How does Hibernate handle this underneath?

Hello! While i was playing around with some dummy code to learn how entity states and EntityManager worked, i encountered some problems that i was not expecting to. If my understanding is not wrong, an entity can be in 4 different states: transient, managed, detached and removed. EntityManager.persist() is what allows you to make an entity managed and EntityManager.remove() is what allows you to mark an entity for removal (it turns into a removed state).

Now, taking this into account, and given the following code:

public static void main(String[] args) {
    Map<String, String> options = new HashMap<>();
    options.put("hibernate.show_sql", "true");
    options.put("hibernate.hbm2ddl.auto", "none");

    EntityManagerFactory emf = new HibernatePersistenceProvider()
        .createContainerEntityManagerFactory(new CustomPersistenceUnitInfo(), options);
    
    EntityManager em = emf.createEntityManager();

    try {
        em.getTransaction().begin();
        em.setFlushMode(FlushModeType.COMMIT);

        Employee e = new Employee();
        e.setId(1);

        em.persist(e);
        em.remove(e);
        
        em.getTransaction().commit();
    } finally {
        em.close();
    }
}

What i expect to happen is: an entity of Employee called “e” will be created (transient state). After the persist call the entity will be added to the context, changing its state to managed. After the remove call, the entity state will change to “removed”, that means that by the time the commit happens the only operation that should be mirrored to the database is the delete one, because we only have one entity in the context with the removed state. The insert should not happen because i didn’t manually flush after the persist call and as the documentation says, unflushed changes will be lost.

However, after i execute the code, i can see that an insert is happening. Why is that? I thought that all that mattered was the state that the entity has when the flush operation happens. Thank you so much in advance!

We simply did not implement such an optimization because we think it’s not worth it. No real world code should persist an entity just to remove it immediately after.
Note that persist needs to acquire generated identifiers and set the values on the instance, so an insert might be necessary after all, even if directly followed by a remove.

Hello beikov, thank you so much for your reply! What do you mean by that last part? Why should an insert be necessary with generated ids? Even if i detach the entity before flushing?

Edit: did you mean when we have configured the id to be:

@GeneratedValue(strategy = GenerationType.IDENTITY)

Because that’s the only case when the insert happens even if i dont call EntityManager.flush (I guess it’s because Hibernate needs to get the next id, and the only way to obtain it is to insert it).

I’m sorry if i ask way too obvious questions, i’m new to Hibernate and I’m trying to understand the basics.
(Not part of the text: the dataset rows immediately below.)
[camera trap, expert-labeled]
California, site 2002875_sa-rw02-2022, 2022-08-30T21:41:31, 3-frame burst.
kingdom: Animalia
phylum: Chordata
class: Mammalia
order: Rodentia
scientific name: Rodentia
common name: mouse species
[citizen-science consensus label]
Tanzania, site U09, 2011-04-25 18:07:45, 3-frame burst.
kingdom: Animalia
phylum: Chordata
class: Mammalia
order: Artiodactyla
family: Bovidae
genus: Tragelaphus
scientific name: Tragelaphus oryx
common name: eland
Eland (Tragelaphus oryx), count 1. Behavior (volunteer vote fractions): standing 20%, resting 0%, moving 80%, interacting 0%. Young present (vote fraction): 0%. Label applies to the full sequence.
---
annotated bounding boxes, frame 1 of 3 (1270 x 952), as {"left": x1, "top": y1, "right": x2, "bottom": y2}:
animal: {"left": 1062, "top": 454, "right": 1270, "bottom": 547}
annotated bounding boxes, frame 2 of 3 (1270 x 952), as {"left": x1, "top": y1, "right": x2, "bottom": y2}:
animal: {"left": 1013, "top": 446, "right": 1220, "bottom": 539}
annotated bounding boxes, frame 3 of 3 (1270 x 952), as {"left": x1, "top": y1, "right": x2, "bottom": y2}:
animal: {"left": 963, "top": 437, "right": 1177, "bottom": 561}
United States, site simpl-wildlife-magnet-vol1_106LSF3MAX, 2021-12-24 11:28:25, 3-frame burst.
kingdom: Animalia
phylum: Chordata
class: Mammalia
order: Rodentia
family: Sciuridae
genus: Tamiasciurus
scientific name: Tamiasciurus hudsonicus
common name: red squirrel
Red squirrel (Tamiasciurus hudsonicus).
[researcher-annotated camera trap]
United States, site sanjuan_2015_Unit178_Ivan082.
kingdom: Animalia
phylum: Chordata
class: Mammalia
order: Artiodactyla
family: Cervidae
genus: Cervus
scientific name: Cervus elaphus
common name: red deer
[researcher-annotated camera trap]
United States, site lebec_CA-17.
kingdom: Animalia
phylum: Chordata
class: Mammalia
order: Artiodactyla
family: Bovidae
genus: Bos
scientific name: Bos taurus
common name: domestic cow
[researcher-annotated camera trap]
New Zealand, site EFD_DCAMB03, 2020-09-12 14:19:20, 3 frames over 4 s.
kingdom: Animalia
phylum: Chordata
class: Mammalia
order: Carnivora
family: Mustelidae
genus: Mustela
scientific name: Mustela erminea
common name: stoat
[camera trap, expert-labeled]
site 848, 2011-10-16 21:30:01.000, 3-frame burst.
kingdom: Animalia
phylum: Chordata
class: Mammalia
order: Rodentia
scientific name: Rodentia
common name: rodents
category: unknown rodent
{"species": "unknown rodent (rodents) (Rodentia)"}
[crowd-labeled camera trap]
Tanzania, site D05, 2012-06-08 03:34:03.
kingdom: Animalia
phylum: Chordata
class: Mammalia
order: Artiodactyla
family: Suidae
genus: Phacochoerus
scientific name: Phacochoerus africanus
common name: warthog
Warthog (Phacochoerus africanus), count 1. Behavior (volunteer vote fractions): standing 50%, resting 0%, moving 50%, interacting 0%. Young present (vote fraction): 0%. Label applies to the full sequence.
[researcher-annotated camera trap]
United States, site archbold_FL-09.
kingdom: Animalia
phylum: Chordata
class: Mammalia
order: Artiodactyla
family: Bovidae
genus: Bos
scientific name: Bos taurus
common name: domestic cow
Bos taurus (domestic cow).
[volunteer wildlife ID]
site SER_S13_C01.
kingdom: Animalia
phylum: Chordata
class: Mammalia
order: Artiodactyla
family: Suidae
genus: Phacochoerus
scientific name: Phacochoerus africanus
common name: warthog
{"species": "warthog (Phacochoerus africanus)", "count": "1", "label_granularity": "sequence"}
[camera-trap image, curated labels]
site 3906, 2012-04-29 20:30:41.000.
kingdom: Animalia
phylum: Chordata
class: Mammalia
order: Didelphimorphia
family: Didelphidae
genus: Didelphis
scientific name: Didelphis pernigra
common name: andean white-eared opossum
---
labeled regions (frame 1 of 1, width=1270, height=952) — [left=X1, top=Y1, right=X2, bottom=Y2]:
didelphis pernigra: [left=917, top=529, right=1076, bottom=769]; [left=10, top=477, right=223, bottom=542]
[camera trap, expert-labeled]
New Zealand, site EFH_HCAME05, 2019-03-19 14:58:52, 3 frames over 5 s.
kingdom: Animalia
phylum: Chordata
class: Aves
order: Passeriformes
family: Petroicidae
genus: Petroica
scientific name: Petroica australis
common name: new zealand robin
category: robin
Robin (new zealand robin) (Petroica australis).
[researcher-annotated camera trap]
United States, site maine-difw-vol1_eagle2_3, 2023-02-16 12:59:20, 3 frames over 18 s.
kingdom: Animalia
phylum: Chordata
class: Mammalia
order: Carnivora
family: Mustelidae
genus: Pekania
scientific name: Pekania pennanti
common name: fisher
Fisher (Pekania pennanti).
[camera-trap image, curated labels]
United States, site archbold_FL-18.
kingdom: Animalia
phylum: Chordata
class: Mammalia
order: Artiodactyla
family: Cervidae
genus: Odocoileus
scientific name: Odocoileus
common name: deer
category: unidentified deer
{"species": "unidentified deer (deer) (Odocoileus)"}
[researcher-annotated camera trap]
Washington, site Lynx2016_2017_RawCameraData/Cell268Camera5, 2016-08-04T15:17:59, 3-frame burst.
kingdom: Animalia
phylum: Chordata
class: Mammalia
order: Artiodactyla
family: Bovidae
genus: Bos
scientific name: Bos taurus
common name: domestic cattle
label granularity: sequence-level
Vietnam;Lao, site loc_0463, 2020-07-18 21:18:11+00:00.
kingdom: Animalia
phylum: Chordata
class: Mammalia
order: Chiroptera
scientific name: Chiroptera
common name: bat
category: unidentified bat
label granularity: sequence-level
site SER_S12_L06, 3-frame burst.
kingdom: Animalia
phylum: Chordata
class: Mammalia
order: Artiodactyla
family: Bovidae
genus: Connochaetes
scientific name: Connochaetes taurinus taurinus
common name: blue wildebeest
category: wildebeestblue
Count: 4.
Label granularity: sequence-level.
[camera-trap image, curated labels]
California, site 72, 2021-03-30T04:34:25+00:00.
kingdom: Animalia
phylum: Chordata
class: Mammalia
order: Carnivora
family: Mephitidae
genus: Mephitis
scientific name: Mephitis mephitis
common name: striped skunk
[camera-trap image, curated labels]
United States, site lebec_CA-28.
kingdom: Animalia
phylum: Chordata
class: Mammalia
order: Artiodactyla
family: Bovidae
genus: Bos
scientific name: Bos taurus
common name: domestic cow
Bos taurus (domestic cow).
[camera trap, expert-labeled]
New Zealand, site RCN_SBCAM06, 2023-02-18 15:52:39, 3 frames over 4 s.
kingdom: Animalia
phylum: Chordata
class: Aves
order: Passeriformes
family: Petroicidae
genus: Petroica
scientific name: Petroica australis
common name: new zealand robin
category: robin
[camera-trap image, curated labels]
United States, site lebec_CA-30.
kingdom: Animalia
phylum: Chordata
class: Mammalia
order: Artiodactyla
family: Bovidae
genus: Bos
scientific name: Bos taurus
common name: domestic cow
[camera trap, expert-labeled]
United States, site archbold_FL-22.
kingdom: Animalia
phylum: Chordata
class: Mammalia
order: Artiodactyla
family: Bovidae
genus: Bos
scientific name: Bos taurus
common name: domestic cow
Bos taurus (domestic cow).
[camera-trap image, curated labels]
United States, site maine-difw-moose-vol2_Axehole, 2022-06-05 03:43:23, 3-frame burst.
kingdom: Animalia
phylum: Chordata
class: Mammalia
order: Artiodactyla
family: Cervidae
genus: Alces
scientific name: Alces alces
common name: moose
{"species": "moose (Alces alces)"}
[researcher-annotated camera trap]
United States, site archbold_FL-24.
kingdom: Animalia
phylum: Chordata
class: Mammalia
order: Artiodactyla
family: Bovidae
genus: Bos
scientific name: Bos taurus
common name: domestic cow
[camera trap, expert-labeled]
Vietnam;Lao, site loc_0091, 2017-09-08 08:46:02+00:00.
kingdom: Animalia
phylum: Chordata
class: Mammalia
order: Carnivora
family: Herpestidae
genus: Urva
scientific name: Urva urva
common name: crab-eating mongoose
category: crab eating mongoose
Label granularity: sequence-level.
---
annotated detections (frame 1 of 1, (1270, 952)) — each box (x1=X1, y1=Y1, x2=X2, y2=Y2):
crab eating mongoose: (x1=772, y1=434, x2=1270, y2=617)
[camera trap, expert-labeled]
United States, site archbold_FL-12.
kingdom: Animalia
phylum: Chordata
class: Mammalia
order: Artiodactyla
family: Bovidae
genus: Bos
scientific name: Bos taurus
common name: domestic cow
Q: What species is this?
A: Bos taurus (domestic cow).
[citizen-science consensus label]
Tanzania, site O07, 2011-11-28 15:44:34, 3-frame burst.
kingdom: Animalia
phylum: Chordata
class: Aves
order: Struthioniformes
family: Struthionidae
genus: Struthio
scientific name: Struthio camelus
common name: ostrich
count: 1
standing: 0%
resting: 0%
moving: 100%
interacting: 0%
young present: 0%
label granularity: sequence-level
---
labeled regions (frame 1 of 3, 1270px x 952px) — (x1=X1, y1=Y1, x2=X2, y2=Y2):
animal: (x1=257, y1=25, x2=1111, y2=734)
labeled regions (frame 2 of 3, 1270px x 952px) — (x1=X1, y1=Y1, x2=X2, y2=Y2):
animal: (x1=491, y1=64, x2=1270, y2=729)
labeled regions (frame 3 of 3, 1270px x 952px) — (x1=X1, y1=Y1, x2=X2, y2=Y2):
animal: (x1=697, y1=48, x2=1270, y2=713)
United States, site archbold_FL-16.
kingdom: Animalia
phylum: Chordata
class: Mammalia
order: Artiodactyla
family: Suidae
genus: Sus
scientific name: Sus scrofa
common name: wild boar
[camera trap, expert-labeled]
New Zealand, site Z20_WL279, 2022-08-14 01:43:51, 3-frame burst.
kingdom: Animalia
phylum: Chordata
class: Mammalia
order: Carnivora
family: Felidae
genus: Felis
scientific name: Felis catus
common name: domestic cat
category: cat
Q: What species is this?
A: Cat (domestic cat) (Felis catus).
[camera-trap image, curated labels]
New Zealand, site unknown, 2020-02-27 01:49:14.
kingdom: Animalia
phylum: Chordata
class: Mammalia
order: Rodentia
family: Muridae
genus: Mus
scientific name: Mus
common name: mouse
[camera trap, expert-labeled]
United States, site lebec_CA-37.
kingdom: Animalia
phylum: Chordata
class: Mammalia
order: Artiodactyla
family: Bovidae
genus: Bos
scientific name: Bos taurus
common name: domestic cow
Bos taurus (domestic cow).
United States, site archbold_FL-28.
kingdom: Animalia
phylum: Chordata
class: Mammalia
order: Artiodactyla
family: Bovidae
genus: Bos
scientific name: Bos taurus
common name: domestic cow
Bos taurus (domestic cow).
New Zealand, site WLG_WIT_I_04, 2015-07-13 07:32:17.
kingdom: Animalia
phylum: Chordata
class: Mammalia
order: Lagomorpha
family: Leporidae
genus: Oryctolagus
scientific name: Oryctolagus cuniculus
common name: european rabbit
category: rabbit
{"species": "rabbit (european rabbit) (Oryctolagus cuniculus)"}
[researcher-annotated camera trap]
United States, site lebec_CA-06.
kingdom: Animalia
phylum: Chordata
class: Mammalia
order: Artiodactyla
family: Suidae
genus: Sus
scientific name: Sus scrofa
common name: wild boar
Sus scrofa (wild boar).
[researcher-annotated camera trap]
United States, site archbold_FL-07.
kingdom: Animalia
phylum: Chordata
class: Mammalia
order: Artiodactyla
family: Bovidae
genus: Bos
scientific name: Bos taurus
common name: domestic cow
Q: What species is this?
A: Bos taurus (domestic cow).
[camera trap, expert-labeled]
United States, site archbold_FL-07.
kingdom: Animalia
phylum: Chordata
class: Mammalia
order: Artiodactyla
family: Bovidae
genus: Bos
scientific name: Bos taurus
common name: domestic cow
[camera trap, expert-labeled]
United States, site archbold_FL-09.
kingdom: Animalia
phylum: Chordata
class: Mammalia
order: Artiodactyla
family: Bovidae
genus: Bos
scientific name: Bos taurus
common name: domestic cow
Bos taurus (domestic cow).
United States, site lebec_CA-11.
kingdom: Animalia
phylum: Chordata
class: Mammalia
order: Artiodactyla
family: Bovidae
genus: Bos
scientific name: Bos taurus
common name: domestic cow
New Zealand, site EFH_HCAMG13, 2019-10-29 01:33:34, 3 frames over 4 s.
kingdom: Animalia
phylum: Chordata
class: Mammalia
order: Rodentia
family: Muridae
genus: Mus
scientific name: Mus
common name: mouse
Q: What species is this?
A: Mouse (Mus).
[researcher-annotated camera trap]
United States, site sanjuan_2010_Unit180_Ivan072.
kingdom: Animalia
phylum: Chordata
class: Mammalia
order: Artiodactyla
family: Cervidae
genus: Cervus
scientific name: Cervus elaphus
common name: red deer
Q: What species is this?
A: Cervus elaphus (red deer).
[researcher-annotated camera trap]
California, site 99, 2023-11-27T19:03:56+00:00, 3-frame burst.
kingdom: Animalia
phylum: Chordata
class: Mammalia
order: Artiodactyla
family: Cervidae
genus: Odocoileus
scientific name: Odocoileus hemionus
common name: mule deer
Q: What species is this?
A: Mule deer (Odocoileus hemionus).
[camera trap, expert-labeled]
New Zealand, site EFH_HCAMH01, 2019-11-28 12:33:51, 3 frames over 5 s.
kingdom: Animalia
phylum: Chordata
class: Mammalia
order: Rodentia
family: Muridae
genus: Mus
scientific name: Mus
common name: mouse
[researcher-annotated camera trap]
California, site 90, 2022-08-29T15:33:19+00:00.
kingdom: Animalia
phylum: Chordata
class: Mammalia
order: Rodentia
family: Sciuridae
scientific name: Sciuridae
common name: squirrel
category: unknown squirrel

Thank you so much for your help beikov :smiley:

Hi Sergio,
I love that you’re interested in the lifecycles, it’s a very important aspect to master Hibernate and so many errors are caused by people not making a basic effort to study that.

Essentially you’re correct in your understanding: Hibernate could in theory be somewhat smarter in the case you describe, but like Christian mentioned this particular scenario is very unlikely to happen in practice and not really worth optimising for - especially if you consider that this little suggestion would actually be farily complex to implement, which implies other, more regular and normal usage, would slow down because of the more complex processing. I might be wrong on this and perhaps it could be done efficiently, but apparently nobody studied that particular aspect in debt and made a reasonable proposal; considering how widely it’s used I think that just confirms that nobody really cares for that particular corner case :wink:

The problem with identity generated IDs is that as soon as the persist method returns, a part of the API contract the ID needs to be assigned. This ID assignement isn’t deferred to the flush operation, so the insert needs to happen right away; there are several other ID generation strategies which are also likely to hit the database.

Also, consider studying the concept of “auto flushing”: there are conditions in which Hibernate will need to trigger a flush automatically (in your particular example you disable this, but I’m referring to the general case) ; since flush could have happened there’s many cases in which the insert has already happened when the final flush is triggered, so the delete operation needs to happen.